I did not think it would take this long to get the water-level monitor installed. I figured out the trigonometry part last year and started building the contraption to put into the spring house. Part of the delay was due to a cold spell in January which left a three inch layer of ice in the spring house, and then I got distracted for a while.
Figure 1. On January 6, 2018 there was a solid layer of ice on top of the water in the spring house. This was not compatible with my idea to measure water depth with a tilting arm floating on the water surface. A week later a warm rain storm eliminated the ice and raised the water level to the two overflow pipes in the wall to the left (see lead image).
Figure 2. The completed contraption ready for installation. The tilt of the arm depends on the height of the white packing material which will float on the water surface.
Figure 3. The blue box houses an accelerometer which senses the angle of the tilting arm. A Mini Pearl Logger is in the peanut butter jar.
Figure 4. The accelerometer is solidly attached inside the blue box, but the box can be easily detached from the tilting arm so the electronics can be removed separately from the mechanical contraption. Both the upper and lower hinges are tubes which rotate around fixed dowels.

### DIRECTIVE
List each numbered figure in the water-level monitor text, with what its caption says it shows. The material after this point comes from a separate source.

### SOURCE MATERIAL
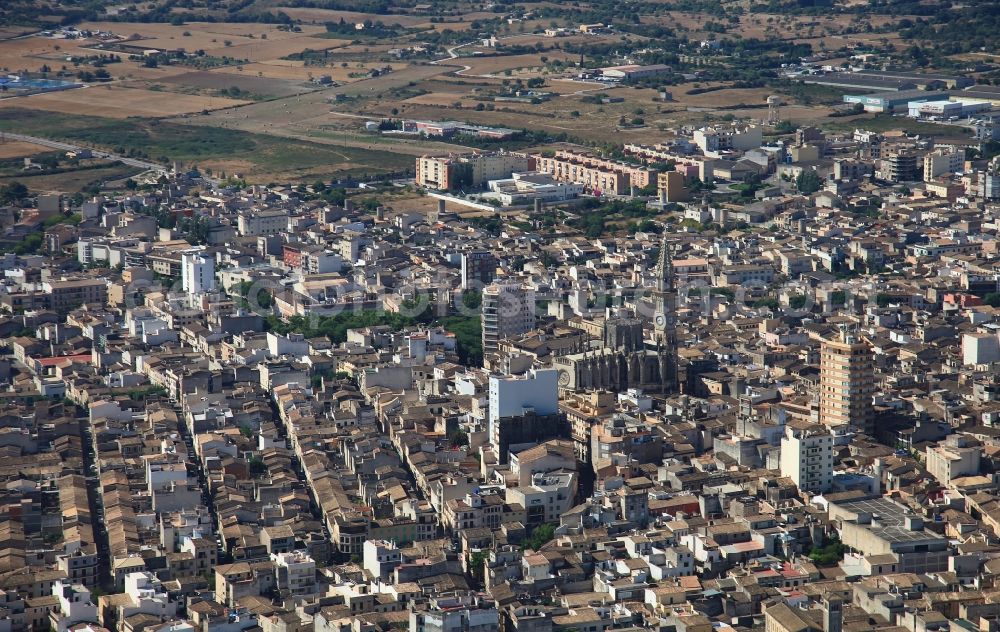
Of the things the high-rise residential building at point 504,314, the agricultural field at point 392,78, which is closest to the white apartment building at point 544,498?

### IN RESPONSE
- **Figure 1:** a solid layer of ice on top of the water in the spring house on January 6, 2018
- **Figure 2:** the completed contraption ready for installation
- **Figure 3:** the blue box that houses the accelerometer, and the Mini Pearl Logger in the peanut butter jar
- **Figure 4:** the accelerometer solidly attached inside the blue box, which can be easily detached from the tilting arm